Singapore Fastest Growing In The World
Singapore’s growth accelerated to a record 18.1 percent pace in the first half of 2010, spurring the currency, putting pressure on policy makers to check inflation with a stronger currency, and putting the island on course to be the fastest-growing economy in the world this year.
The government predicts GDP will rise 13 percent to 15 percent in 2010. Credit Suisse Group AG and Oversea-Chinese Banking Corp. forecasts for the island’s expansion this year range from 12.7 percent to 16.3 percent among the economists surveyed by Bloomberg.
By comparison, Goldman Sachs, BNP Paribas and Macquarie and China International Capital Corp estimates for China range from 9.5 percent to 10.1 percent in recent weeks.
Multiple Industries
A year after Singapore exited its worst recession since independence in 1965, tourists are arriving in record numbers and companies including Standard Chartered Plc are boosting hiring. The expansion is part of a rebound across Asia that has prompted South Korea, Malaysia, Taiwan and India to raise interest rates in recent weeks, even amid concern Europe’s debt crisis may impair global growth.

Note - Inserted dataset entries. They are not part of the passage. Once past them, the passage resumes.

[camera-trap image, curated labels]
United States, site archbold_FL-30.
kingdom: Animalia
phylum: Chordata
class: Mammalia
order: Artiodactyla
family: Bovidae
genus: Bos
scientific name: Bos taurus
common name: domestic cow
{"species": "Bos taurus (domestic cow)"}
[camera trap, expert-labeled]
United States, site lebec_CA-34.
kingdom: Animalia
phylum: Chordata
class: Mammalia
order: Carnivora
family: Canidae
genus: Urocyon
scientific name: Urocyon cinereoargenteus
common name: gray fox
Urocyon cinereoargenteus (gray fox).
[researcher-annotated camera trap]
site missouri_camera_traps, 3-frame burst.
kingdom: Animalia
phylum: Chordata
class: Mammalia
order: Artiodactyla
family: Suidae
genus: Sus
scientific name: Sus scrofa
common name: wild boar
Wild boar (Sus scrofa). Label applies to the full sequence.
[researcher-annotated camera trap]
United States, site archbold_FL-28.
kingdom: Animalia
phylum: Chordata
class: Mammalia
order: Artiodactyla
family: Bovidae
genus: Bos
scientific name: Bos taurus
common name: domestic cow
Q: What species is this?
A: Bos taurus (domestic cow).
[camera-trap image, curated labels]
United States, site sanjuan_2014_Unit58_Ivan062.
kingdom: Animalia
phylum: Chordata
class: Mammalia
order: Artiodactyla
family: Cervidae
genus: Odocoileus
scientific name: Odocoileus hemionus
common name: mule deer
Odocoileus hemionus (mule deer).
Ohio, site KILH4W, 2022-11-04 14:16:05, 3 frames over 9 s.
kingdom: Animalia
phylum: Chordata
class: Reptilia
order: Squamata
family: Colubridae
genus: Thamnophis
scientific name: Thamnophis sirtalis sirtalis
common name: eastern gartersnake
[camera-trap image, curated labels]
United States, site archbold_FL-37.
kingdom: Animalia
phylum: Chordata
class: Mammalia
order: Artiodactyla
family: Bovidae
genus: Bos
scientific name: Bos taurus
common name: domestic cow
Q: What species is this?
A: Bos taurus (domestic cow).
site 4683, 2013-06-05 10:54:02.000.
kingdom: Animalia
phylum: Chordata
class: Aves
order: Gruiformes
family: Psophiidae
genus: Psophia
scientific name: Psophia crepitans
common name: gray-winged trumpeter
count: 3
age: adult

Growth in the trade-related sectors including pharmaceutical output was bolstered by healthy global trade flows, while the openings of the integrated resorts and higher visitor arrival numbers contributed to the growth in the tourism-related sectors. The financial services sector also grew strongly, supported by increased foreign-exchange trading and domestic bank-lending activities.
Stock Performance
Singapore’s benchmark stock index has climbed 28 percent in the past year, more than Hong Kong’s Hang Seng and Taiwan’s Taiex, while the Shanghai benchmark has fallen 22 percent.
Monetary Tightening
Price pressures are already evident and we expect the central bank to be watching if inflation expectations are raised because of these numbers. Wage pressures are increasing and inflation may reach 5 percent by the end of 2010, from 3.2 percent in May.
There are now higher odds for the MAS to tighten further in October via a steeper appreciation. The central bank uses the Singapore dollar instead of interest rates to manage inflation, and on April 14 allowed a revaluation and shifted to a stance of gradual appreciation.
Cracks Showing
Singapore’s ties to the global economy mean it’s unlikely to escape the impact of any renewed slowdown. Governments in Europe are embarking on austerity programs to cut budget deficits and households in some of the world’s largest economies are holding back spending, clouding the outlook for the rebound.
Some cracks are starting to show in the global economy. Drugs and tourists likely boosted second- quarter growth above the first quarter but a Jekyll-Hyde year may see a weaker second half. Signs of a “slowdown in the labor market” in the U.S. have affected consumer confidence, and “sluggish final demand” from the world’s largest economy as well as Europe has led to a moderation in manufacturing in Asia,” the ministry of trade and industry said.
I see STI resistance at 3,000 points, a level every amateur will also conclude at. However, I believe we will end this year trying to break 3,200. I expect the USDSGD to appreciate to 1.35 in the coming months.